*What to do*.
Output each record verbatim, with pictures left out.

*Stored items*.
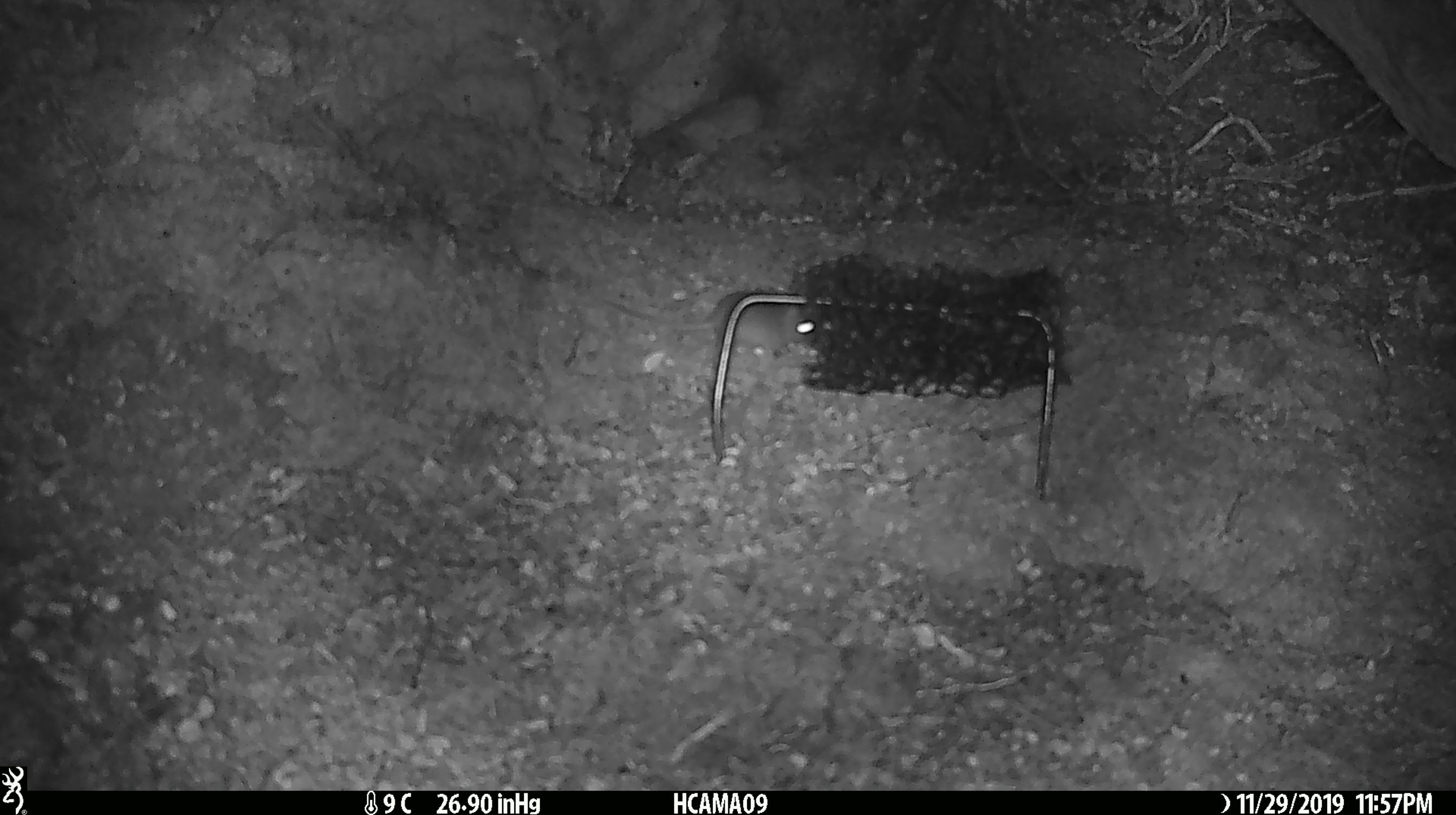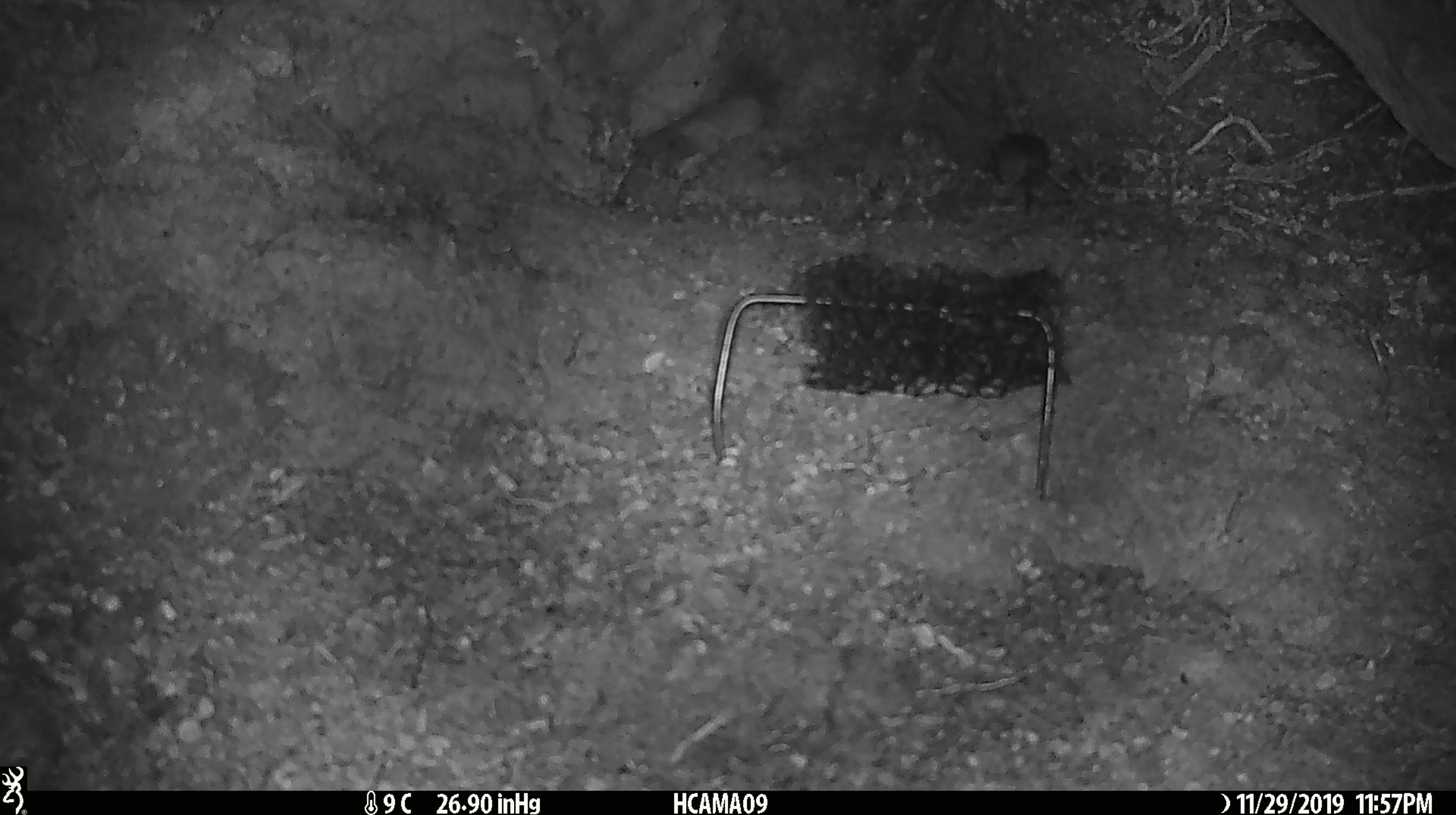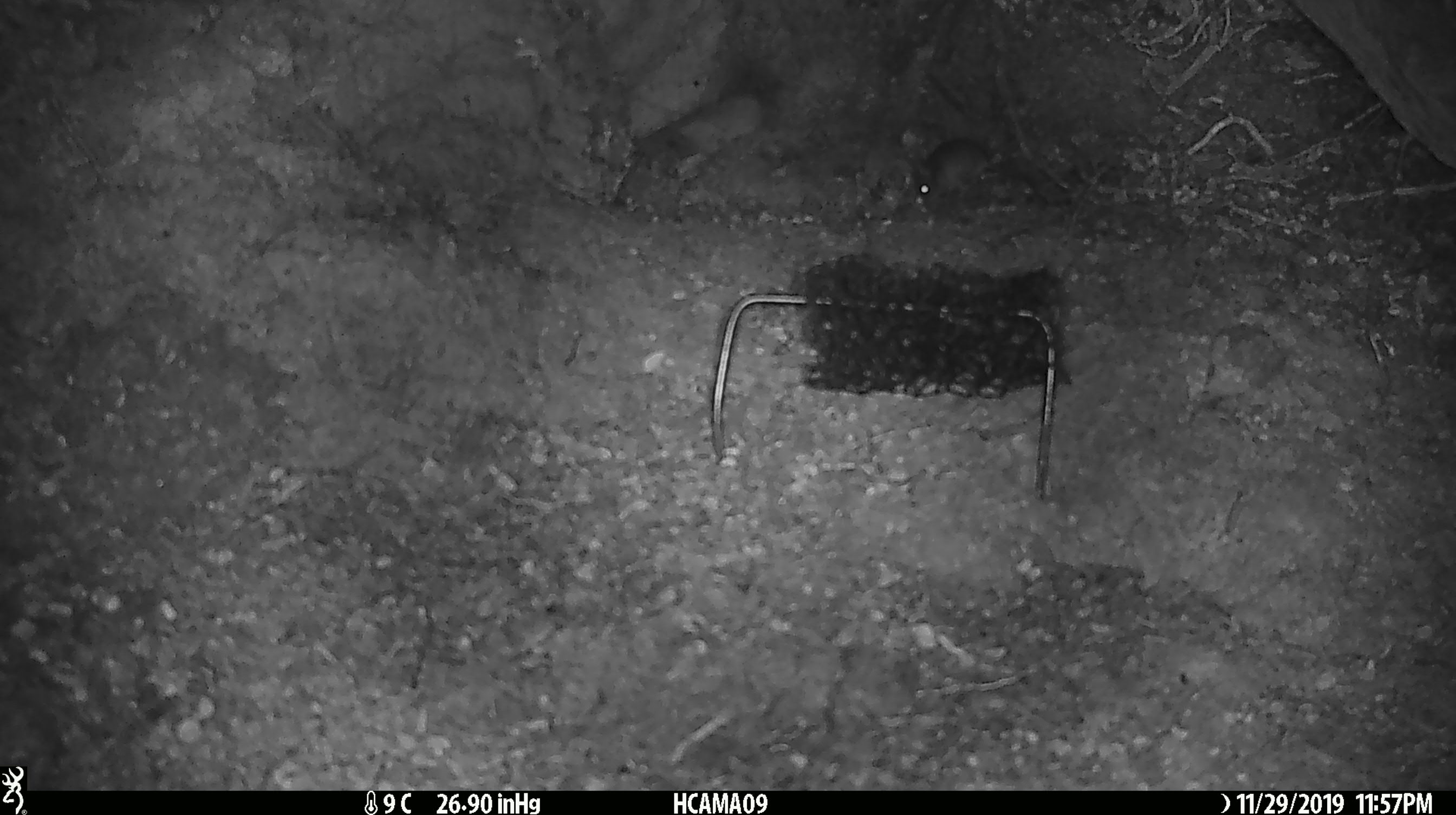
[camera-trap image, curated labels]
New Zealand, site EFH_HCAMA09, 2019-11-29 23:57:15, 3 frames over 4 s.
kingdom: Animalia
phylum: Chordata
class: Mammalia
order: Rodentia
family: Muridae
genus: Mus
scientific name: Mus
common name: mouse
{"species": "mouse (Mus)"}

*Finished exercise*.
[camera-trap image, curated labels]
New Zealand, site EFH_HCAMA09, 2019-11-29 23:57:15, 3 frames over 4 s.
kingdom: Animalia
phylum: Chordata
class: Mammalia
order: Rodentia
family: Muridae
genus: Mus
scientific name: Mus
common name: mouse
{"species": "mouse (Mus)"}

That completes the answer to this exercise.